=== WORK TO COMPLETE ===
Report each line below that contains the word "tourist", copying every such line in full.

=== Data drawn from a collection ===
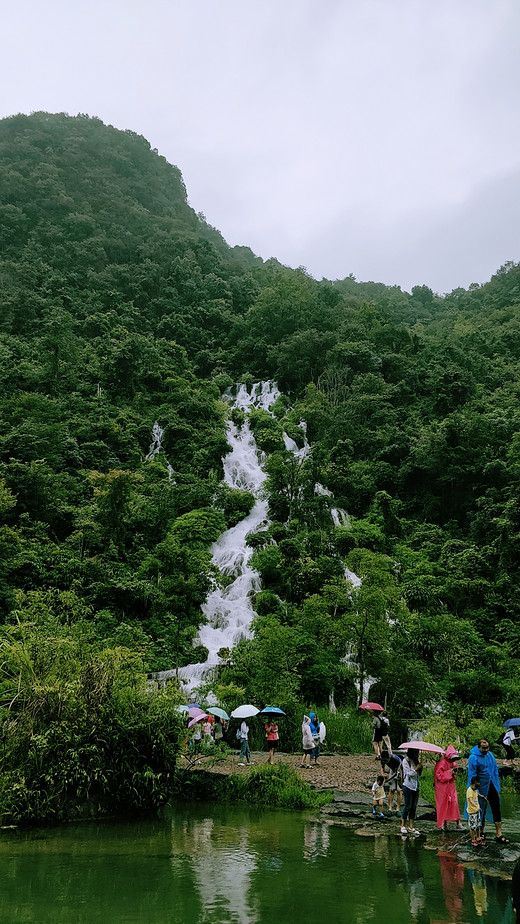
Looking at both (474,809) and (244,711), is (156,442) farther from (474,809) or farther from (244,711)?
(474,809)

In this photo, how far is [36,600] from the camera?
616 inches

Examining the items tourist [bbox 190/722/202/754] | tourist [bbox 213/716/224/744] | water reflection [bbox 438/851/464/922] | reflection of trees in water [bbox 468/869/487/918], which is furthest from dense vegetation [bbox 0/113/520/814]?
reflection of trees in water [bbox 468/869/487/918]

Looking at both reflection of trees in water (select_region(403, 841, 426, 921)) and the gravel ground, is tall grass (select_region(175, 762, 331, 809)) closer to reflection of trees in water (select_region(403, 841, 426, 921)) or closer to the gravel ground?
the gravel ground

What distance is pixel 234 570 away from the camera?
23.8 meters

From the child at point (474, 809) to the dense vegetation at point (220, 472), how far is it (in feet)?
16.1

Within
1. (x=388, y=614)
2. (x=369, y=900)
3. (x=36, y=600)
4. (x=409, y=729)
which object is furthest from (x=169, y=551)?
(x=369, y=900)

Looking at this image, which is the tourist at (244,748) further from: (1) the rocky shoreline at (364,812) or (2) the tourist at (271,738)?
(2) the tourist at (271,738)

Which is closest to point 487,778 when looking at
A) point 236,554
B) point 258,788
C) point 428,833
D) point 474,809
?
point 474,809

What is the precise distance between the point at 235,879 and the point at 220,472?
82.8ft

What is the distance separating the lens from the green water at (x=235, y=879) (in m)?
5.38

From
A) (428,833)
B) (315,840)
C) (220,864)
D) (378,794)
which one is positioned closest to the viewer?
(220,864)

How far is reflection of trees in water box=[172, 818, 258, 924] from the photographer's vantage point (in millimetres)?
5504

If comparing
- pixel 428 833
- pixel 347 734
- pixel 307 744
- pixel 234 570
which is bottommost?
pixel 428 833

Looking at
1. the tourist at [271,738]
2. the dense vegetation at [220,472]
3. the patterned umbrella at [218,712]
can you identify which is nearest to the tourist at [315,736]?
the tourist at [271,738]
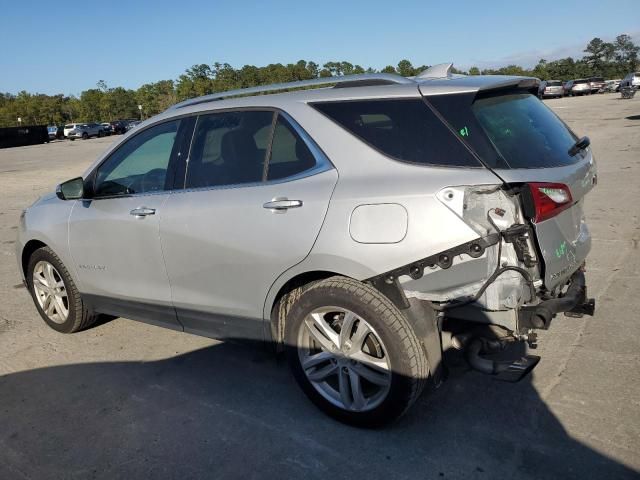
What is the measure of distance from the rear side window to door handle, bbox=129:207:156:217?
4.47ft

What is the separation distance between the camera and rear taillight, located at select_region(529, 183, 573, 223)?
2.72 metres

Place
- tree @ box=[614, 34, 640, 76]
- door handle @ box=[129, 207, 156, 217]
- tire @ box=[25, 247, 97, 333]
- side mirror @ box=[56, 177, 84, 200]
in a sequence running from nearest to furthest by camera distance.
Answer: door handle @ box=[129, 207, 156, 217] < side mirror @ box=[56, 177, 84, 200] < tire @ box=[25, 247, 97, 333] < tree @ box=[614, 34, 640, 76]

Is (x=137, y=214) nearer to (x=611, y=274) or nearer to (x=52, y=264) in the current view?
(x=52, y=264)

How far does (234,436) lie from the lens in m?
3.13

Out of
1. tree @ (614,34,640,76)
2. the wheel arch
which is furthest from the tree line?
→ the wheel arch

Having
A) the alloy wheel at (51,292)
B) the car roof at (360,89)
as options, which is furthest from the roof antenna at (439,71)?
the alloy wheel at (51,292)

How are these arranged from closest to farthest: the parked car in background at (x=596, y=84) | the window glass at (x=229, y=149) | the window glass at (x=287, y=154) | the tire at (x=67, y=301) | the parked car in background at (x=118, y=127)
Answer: the window glass at (x=287, y=154)
the window glass at (x=229, y=149)
the tire at (x=67, y=301)
the parked car in background at (x=596, y=84)
the parked car in background at (x=118, y=127)

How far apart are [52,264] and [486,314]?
351cm

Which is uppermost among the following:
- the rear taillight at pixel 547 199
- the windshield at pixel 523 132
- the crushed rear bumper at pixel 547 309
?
the windshield at pixel 523 132

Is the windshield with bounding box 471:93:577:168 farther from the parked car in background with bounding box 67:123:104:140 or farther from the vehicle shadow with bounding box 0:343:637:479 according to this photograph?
the parked car in background with bounding box 67:123:104:140

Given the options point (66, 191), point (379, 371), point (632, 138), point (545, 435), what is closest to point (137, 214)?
point (66, 191)

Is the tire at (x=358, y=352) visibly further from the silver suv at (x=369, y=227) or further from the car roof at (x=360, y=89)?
the car roof at (x=360, y=89)

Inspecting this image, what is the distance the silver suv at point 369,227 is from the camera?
2.74 m

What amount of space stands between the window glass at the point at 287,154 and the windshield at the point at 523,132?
3.10 feet
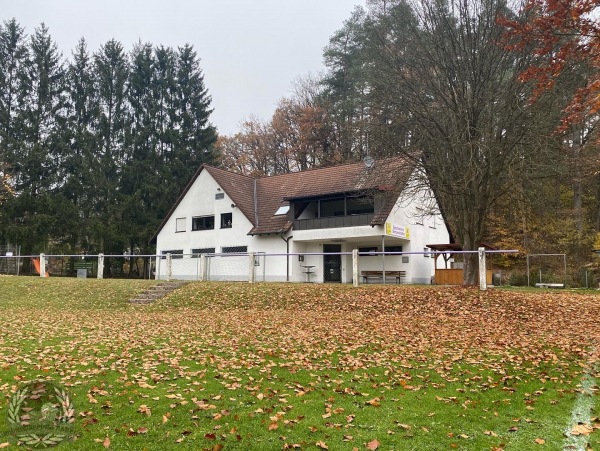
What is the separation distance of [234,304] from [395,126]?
9.78 metres

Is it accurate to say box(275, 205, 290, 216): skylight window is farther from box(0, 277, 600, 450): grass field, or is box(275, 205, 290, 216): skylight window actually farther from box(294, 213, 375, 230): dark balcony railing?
box(0, 277, 600, 450): grass field

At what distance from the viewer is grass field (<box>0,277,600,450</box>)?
4.85 meters

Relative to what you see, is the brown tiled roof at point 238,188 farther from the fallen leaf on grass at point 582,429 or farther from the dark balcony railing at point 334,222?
the fallen leaf on grass at point 582,429

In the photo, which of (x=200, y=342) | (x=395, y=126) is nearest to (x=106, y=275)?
(x=395, y=126)

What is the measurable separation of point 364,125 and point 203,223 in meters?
15.3

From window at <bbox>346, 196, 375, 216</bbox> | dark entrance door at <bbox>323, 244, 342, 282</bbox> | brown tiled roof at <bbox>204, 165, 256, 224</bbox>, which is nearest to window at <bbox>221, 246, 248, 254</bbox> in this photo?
brown tiled roof at <bbox>204, 165, 256, 224</bbox>

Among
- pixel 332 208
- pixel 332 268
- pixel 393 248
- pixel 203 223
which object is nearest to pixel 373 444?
pixel 332 268

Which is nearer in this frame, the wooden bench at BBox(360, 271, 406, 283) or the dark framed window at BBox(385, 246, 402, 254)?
the wooden bench at BBox(360, 271, 406, 283)

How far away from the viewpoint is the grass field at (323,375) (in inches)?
191

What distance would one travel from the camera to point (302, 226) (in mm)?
27703

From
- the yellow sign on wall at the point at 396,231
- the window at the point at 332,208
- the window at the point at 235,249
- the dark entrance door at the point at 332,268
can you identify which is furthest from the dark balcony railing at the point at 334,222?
the window at the point at 235,249

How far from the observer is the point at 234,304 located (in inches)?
671

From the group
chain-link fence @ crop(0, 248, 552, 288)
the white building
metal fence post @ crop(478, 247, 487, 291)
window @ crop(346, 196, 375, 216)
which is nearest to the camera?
metal fence post @ crop(478, 247, 487, 291)

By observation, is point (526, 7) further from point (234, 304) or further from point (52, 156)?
point (52, 156)
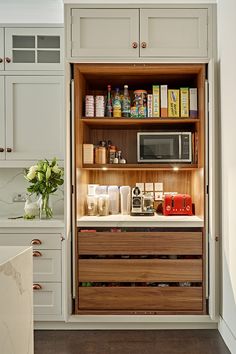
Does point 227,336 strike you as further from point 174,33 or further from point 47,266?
point 174,33

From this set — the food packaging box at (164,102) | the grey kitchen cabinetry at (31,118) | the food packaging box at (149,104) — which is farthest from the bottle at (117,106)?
the grey kitchen cabinetry at (31,118)

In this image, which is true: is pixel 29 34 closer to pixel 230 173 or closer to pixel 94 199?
pixel 94 199

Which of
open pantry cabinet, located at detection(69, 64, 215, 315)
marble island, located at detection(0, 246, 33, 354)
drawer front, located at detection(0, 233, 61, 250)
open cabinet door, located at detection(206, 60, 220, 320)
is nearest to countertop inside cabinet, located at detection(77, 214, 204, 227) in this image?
open pantry cabinet, located at detection(69, 64, 215, 315)

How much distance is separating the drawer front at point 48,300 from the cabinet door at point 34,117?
1.06m

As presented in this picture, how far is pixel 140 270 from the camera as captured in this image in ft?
9.64

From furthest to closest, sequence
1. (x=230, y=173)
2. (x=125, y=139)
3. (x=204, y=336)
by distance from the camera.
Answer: (x=125, y=139)
(x=204, y=336)
(x=230, y=173)

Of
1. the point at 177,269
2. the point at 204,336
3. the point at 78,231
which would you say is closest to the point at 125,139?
the point at 78,231

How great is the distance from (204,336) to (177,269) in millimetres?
518

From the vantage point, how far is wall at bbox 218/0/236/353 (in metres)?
2.52

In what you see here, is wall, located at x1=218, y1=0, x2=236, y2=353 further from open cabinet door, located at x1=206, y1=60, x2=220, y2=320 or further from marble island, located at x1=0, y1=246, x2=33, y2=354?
marble island, located at x1=0, y1=246, x2=33, y2=354

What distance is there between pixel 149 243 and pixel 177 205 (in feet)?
1.46

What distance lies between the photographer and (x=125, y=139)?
3.57 m

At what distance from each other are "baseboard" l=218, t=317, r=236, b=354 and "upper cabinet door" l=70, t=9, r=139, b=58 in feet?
6.83

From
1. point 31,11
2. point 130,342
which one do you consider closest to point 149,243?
point 130,342
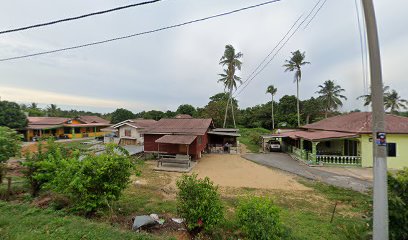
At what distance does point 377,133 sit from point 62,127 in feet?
146

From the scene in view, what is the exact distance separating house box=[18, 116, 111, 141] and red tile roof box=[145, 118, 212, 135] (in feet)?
79.2

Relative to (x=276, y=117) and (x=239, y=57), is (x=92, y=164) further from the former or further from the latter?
(x=276, y=117)

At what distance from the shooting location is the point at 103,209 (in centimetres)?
596

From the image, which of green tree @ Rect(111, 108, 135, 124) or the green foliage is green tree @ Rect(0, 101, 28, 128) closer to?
green tree @ Rect(111, 108, 135, 124)

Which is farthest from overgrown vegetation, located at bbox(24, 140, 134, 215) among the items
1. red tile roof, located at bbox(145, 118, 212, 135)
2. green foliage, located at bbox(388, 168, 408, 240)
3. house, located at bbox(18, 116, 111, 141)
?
house, located at bbox(18, 116, 111, 141)

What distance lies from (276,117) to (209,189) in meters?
43.6

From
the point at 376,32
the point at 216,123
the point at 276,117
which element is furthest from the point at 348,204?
the point at 276,117

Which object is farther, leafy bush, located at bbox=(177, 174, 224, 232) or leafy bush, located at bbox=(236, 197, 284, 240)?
leafy bush, located at bbox=(177, 174, 224, 232)

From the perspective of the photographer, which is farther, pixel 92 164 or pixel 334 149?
pixel 334 149

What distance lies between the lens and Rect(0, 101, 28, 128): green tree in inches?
1166

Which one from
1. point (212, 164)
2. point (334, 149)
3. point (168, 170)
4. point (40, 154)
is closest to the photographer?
point (40, 154)

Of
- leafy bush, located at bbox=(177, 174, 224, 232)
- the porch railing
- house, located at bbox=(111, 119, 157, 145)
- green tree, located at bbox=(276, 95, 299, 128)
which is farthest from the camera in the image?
green tree, located at bbox=(276, 95, 299, 128)

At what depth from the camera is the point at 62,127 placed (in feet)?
120

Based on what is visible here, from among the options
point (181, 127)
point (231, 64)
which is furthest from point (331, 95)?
point (181, 127)
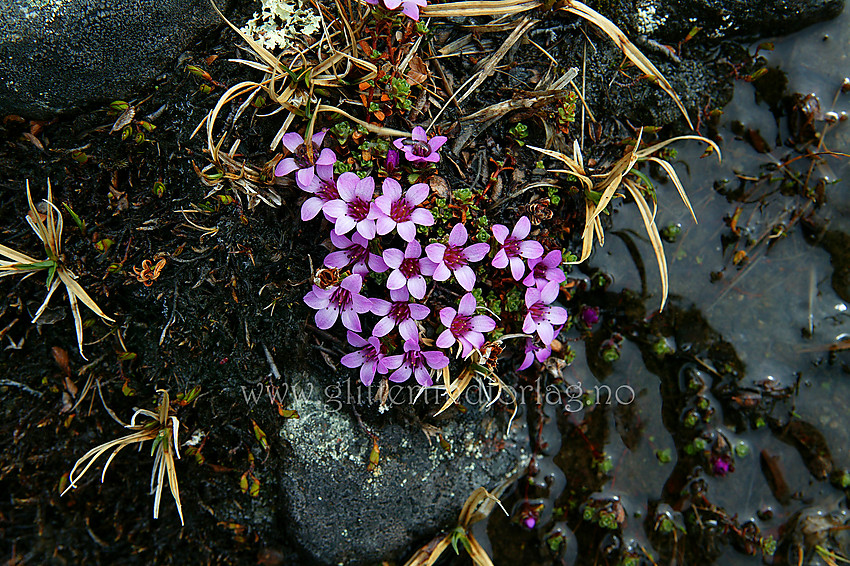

=== EXERCISE RESULT ===
Examining the items tourist [bbox 190/722/202/754] | tourist [bbox 213/716/224/744] | water reflection [bbox 438/851/464/922] | reflection of trees in water [bbox 468/869/487/918], which is furthest from dense vegetation [bbox 0/113/520/814]?
Looking at this image, which is the tourist at (244,748) further from: (1) the rocky shoreline at (364,812) or (2) the tourist at (271,738)?
(2) the tourist at (271,738)
1. the tourist at [271,738]
can you identify which is nearest to the tourist at [315,736]?
the tourist at [271,738]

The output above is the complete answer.